[DIRECTIONS FOR THIS TASK]: Somewhere below, one line contains "BROTECT Schutzfolie kompatibel" and a later line contains "Uno de los símbolos". Output those two lines and everything between them exactly, and nothing else.

[SUPPLIED RECORDS]:
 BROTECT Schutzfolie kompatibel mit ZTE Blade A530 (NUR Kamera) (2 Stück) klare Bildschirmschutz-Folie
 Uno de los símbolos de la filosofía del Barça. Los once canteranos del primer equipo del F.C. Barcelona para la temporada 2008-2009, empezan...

--

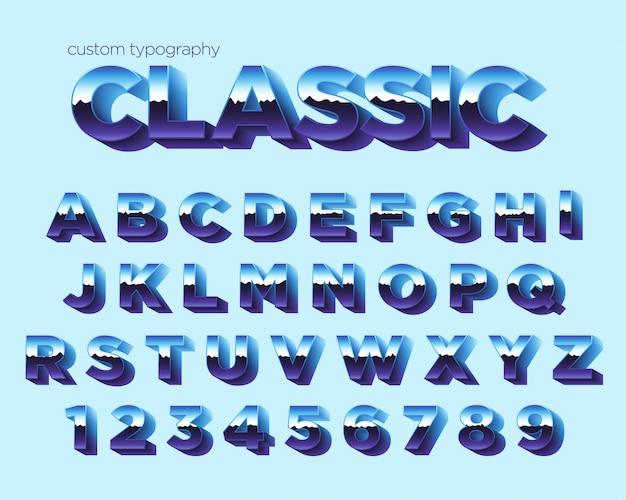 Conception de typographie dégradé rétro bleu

--

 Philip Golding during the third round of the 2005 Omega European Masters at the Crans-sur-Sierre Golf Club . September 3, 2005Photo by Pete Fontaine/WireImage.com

[TASK ANSWER]:
 BROTECT Schutzfolie kompatibel mit ZTE Blade A530 (NUR Kamera) (2 Stück) klare Bildschirmschutz-Folie
 Uno de los símbolos de la filosofía del Barça. Los once canteranos del primer equipo del F.C. Barcelona para la temporada 2008-2009, empezan...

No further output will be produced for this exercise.